=== Selection ===

The third book of Moses — of the Torah — is Leviticus, and its central theme is the sacrificial system which YHVH God provided for His chosen people Israel, in order that He could dwell in the midst of a holy people, cleansed from all their transgression, sins, and iniquity against Him.  The responsibility for mediating this system of reconciling sinful people to God was the privilege of the priestly tribe of Levi, especially through the family of Aaron, the appointed and anointed High Priest.

For those who know Yeshua to be the Rock, Messiah – the Son of God and Anointed One of YHVH to be Israel’s Prophet, High Priest, and King – we see Him throughout the specified sacrifices required by the God of Israel for His people to become a kingdom of priests and a holy nation unto Him. (Ps 40:6-7 Eng; Heb 10:5-7; Jn 5:39)

Firstly, in the goodness and love of God our Father, He provided a substitute to pay the deadly price of each person’s, and the whole nation’s, sin.  These substitutes all needed to be without spot or blemish; they needed to be “without sin”.  Yeshua is that sinless substitute whom God gave so that Jewish people (and Gentiles) can live in His presence:  “For He made Him who knew no sin to be sin for us, that we might become the righteousness of God in Him.” (2Cor 5:21)

Each of the substitutionary offerings commanded by YHVH for Israelis to bring to be sacrificed by the priests speaks in some measure of Messiah’s character, and of His life and death.  The bull speaks of service; rams of consecration (remember, God provided a ram in place of Isaac for Abraham to sacrifice); lambs remind us of redemption, especially at Passover; goats of our particular substitute, in that it is an animal worthy for sacrifice, but with an independent character unsuitable for people created in the image of God, our Shepherd King.  Yeshua came in “the likeness of sinful flesh” to be our Atonement. (Rom 8:3; Lev 16); doves and young pigeons symbolize “heavenly” birds of peace.

=== Supplied data ===

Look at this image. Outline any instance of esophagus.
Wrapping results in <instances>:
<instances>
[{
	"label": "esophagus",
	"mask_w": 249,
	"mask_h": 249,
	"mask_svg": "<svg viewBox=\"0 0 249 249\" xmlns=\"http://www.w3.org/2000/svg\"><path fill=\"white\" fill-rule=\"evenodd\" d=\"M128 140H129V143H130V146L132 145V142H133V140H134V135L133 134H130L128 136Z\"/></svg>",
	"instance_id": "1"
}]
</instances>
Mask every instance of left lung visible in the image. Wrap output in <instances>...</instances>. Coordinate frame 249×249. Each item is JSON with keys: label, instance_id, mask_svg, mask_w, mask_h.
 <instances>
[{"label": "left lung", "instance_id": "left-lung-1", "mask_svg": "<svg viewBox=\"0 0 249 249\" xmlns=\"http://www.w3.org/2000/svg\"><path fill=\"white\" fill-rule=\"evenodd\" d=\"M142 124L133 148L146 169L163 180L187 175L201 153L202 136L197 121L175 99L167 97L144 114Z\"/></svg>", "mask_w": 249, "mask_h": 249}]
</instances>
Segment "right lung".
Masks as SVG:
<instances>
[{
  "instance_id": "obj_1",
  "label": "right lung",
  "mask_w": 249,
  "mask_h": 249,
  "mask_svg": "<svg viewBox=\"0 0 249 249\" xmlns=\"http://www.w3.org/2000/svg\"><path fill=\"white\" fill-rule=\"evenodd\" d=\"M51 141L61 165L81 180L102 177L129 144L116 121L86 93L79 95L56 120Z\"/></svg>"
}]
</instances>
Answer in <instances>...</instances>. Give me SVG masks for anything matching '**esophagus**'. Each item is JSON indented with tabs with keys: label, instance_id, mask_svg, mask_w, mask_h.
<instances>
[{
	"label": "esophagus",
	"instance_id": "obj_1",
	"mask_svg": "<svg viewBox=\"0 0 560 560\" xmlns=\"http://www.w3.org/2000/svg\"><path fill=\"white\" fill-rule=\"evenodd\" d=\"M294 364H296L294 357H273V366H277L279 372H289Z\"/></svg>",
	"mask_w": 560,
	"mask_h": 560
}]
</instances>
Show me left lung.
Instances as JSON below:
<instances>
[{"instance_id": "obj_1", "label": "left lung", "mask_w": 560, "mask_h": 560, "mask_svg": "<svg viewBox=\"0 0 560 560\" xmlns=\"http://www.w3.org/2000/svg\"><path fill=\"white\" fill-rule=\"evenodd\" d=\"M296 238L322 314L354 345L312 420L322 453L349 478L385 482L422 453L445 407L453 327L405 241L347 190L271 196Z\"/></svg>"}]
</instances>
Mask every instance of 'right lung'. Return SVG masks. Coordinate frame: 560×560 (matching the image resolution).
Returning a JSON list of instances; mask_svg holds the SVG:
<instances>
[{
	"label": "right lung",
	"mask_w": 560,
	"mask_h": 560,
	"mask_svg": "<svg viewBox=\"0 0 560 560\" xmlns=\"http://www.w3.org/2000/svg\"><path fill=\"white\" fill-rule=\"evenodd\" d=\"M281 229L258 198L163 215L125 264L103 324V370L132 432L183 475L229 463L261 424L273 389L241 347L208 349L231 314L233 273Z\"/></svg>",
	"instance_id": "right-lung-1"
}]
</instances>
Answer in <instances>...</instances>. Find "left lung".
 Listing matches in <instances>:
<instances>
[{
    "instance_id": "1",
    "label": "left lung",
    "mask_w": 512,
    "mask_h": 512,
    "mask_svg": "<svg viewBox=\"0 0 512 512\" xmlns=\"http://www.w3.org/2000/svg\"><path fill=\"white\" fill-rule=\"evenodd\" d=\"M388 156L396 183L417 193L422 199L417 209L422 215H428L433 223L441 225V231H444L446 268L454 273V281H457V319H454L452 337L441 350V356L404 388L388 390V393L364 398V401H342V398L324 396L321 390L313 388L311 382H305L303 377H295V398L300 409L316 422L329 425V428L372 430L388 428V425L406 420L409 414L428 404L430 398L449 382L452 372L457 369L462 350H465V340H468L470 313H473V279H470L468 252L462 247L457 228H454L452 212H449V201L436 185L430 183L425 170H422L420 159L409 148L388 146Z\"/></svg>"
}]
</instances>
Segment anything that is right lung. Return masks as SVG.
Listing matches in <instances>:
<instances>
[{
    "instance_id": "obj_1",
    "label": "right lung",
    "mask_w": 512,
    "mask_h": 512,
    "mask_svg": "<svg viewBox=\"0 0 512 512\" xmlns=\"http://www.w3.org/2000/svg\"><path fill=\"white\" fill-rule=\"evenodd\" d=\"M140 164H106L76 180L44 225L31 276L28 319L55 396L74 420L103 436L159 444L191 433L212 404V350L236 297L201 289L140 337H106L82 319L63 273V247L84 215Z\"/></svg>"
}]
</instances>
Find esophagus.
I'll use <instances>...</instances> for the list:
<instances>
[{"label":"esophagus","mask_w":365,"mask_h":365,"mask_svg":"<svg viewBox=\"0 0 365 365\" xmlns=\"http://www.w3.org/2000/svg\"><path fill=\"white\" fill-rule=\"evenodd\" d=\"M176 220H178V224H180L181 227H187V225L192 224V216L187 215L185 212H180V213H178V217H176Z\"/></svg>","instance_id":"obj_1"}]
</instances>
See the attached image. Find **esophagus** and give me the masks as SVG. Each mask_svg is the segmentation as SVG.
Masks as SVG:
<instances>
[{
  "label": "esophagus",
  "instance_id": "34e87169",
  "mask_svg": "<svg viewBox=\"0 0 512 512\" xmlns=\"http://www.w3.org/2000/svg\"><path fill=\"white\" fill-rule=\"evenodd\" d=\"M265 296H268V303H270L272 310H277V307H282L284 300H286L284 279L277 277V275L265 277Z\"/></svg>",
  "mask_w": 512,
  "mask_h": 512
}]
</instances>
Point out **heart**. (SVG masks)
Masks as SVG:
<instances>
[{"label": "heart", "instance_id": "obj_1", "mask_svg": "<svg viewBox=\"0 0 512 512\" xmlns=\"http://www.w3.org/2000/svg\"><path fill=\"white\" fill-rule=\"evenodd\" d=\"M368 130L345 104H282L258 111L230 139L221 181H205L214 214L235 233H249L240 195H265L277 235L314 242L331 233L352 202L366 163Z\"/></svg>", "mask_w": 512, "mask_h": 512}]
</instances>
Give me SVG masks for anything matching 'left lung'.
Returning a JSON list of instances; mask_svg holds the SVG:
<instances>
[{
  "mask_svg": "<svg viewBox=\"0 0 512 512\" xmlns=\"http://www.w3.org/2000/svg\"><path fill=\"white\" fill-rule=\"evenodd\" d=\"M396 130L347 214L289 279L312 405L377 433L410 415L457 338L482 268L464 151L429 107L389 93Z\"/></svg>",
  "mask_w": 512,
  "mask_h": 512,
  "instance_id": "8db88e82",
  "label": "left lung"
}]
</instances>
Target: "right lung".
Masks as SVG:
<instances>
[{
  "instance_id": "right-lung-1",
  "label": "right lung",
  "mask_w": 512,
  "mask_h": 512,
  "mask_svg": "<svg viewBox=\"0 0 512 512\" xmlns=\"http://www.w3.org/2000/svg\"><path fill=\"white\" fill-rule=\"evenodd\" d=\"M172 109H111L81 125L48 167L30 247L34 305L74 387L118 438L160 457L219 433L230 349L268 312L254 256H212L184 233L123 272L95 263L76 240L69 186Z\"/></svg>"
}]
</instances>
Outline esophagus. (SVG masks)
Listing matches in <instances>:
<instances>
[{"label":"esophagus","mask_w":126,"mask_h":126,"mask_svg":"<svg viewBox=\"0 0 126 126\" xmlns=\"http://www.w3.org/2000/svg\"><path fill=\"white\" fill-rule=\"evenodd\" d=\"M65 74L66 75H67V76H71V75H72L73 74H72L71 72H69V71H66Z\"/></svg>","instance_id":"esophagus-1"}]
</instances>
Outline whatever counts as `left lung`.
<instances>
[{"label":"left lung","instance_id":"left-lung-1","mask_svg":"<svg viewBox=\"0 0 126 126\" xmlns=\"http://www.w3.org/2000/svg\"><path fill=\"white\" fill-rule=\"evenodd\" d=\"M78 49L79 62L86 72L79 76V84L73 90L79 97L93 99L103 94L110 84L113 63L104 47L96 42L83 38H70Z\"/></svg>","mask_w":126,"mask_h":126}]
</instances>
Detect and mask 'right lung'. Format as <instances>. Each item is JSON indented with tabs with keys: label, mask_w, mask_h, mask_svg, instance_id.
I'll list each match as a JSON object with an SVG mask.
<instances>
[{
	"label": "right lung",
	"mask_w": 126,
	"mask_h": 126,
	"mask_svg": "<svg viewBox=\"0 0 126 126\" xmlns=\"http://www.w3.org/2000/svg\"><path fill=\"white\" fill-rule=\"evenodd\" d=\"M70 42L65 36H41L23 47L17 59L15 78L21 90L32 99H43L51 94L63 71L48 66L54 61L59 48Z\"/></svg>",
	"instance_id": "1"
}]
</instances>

===

## [Aim of the exercise]
Please copy word for word the section of the Leviticus text above that begins with "The third book" and ends with "anointed High Priest.".

## [Written answer]
The third book of Moses — of the Torah — is Leviticus, and its central theme is the sacrificial system which YHVH God provided for His chosen people Israel, in order that He could dwell in the midst of a holy people, cleansed from all their transgression, sins, and iniquity against Him.  The responsibility for mediating this system of reconciling sinful people to God was the privilege of the priestly tribe of Levi, especially through the family of Aaron, the appointed and anointed High Priest.